Côté parisien, le boulevard périphérique joue un rôle paradoxal : destiné à favoriser les déplacements rapides et à « relier » les habitants, il érige en réalité une barrière entre Paris et ses banlieues. La plasticité spatiale de la ville semble être bloquée et les initiatives d’urbanisme, phagocytées par cette « frontière ». Résultat : un contraste saisissant entre Paris et la périphérie – ce qui induit des conséquences négatives sur le rayonnement de l’IDF et, surtout, des tensions entre habitants du « in » et du « out ».

Tourisme : des chiffres aussi contestés que ceux des résultats des élections

Début 2014, une annonce venue d’outre-Manche, surprend : Londres serait devenue la ville la plus visitée du monde, devançant la Ville Lumière. Selon l’office chargé de la promotion de Londres, London & Partner, 16 millions de touristes étrangers auraient foulé le sol de la capitale britannique en 2013.

La municipalité parisienne ne tarde pas à répliquer, soulignant que les périmètres évalués – le Grand Londres et Paris intramuros -, ne sont pas comparables. Les pendules sont remises à l’heure fin 2014, avec la publication du bilan de fréquentation de la région : l’IDF a accueilli 47 millions de visiteurs.

Les premières « disputes » entre les deux villes, remontent au 19ème siècle : Londres remporte l’édition 1851 de l’Exposition universelle, Paris, la suivante ; Londres réplique en 1864 et Paris, en 1867. La tour Eiffel, le Petit et le Grand Palais, voient le jour pour témoigner du prestige parisien.

2012 : une vive querelle oppose les métropoles pour l’organisation des JO. Et l’Exposition universelle de 2025, échauffe déjà les esprits.

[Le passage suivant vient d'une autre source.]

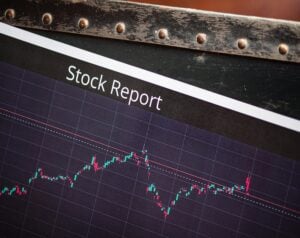Stock Report heading above a fluctuating stock price chart with green and red indicators on a dark grid background.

Outre un patrimoine exceptionnel – de Big Ben à Notre-Dame-de-Paris -, les agences de promotion jouent un rôle déterminant : les deux concernées, ne sont pas financées à même hauteur – avec un net avantage pour la structure londonienne.

Paris et Londres, des « marques » pas comme les autres

A l’heure de la globalisation, la concurrence s’invite partout. Exemple : la station balnéaire d’Alicante, doit tenir compte de l’offre proposée par Antalya en Turquie ou celle de Pattaya, en Thaïlande. Les touristes choisissent leur séjour en fonction de ce qu’ils « perçoivent » de l’endroit.

La marque d’une ville se construit à travers un ensemble de signes qui forgent son identité. Paris ou Londres sont fortement caractérisées, l’une par le style haussmannien, ses grands monuments (Tour Eiffel), la signalétique de ses transports en commun (RATP), l’autre par ses bus à double étage, ses cabines téléphoniques rouge, ses taxis noirs… Un faisceau de signes qui s’inscrivent durablement dans les esprits.

Brightest City face à l’ambition de Best Big City de Londres, Paris se lance dans l’aventure du Grand Paris afin de développer les territoires laissés pour compte de sa périphérie et de créer une dynamique commune. La rivalité est déjà inscrite dans les termes…

Bien qu’elle puisse paraître vaine dans une ère de concurrence généralisée, la compétition des deux villes-monde leur permet de se surpasser sans cesse – et d’exceller.